As with the films The Angry Silence and I'm All Right Jack, it goes out of its way to avoid being seen as anti-union per se, reserving its ire for picket line violence, intimidation and unofficial strikes sparked by an outside agitator or individual  militant (played by Alfred Burke in the former and Peter Sellers in the latter), with trade union officials portrayed as equally keen to stop these things and root out those responsible for them. Here the thorn in the bosses' side is played by Ray Smith (a change of part from his role as the policeman DI Firbank in Public Eye) as a militant who combines a genuine concern to improve working conditions, delivering an impassioned speech about health and safety and victimisation in the building industry, with running various scams for his own private gain, while attempting to outwit Main's assistant, an ex policeman played by Glynn Edwards who goes undercover on the site to gather evidence against him.

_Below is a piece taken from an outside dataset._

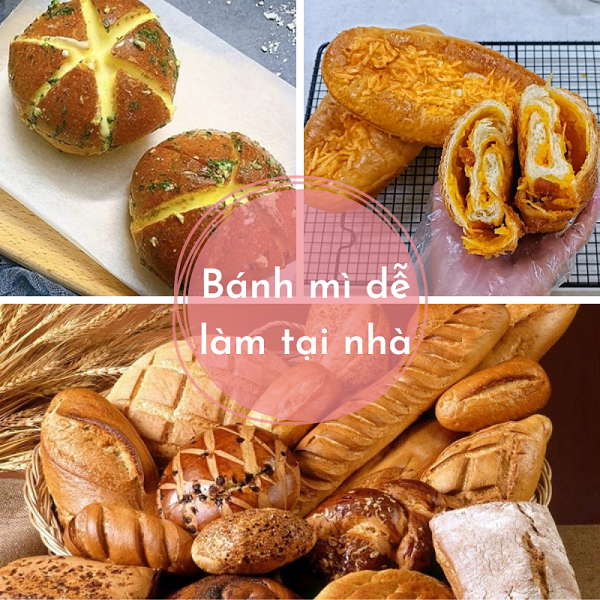 Khám phá công thức các món bánh mì dễ thực hiện tại nhà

No doubt for technical and cost reasons, a lot of these series from the seventies are quite stagey, with little in the way of outdoor location shooting, and the script quality can be a bit uneven, but the acting and themes often lift them, and it's always fun to spot some retro features, whether in the pubs the characters frequent or the vehicles they drive.

Sunday, 4 June 2023

The Death of An English Pub

The two drinking establishments closest to me were both built as estate pubs in the sixties, one by Chesters Brewery at the start of the decade and the other by Holt's towards the end of it.

The latter has been transformed by successive rebuilds and refurbishments into a dining pub, but the former remained a community local until it shut a couple of years ago. The site wasn't secured properly and the building was vandalised, with the cellar becoming an unofficial youth club, and last week damaged by a fire.

It's on an overspill estate built by Manchester council in the fifties and has been keg-only since at least the late eighties when I first went, although I'd guess it served cask beer when it opened in the early sixties (Threlfalls bought Chesters in 1961, and was then taken over in 1967 by Whitbread, who in 1988 shut their brewery in Salford, which is now a conference centre).

The site is still for sale, but at £1.2 million, and more needed to be spent on repairs if it were to reopen as a pub, the likelihood now must be that a developer will buy it and demolish the semi-derelict structure before building houses there.

Has the wet-led community local a future then? Although a few still seem to thrive, the statistics suggest that many do not, with several others already having been shut and knocked down locally (tellingly, the former landlord of the one awaiting its fate near me now runs a micropub serving wine and gin as well as beer in a small unit on the adjacent parade of shops).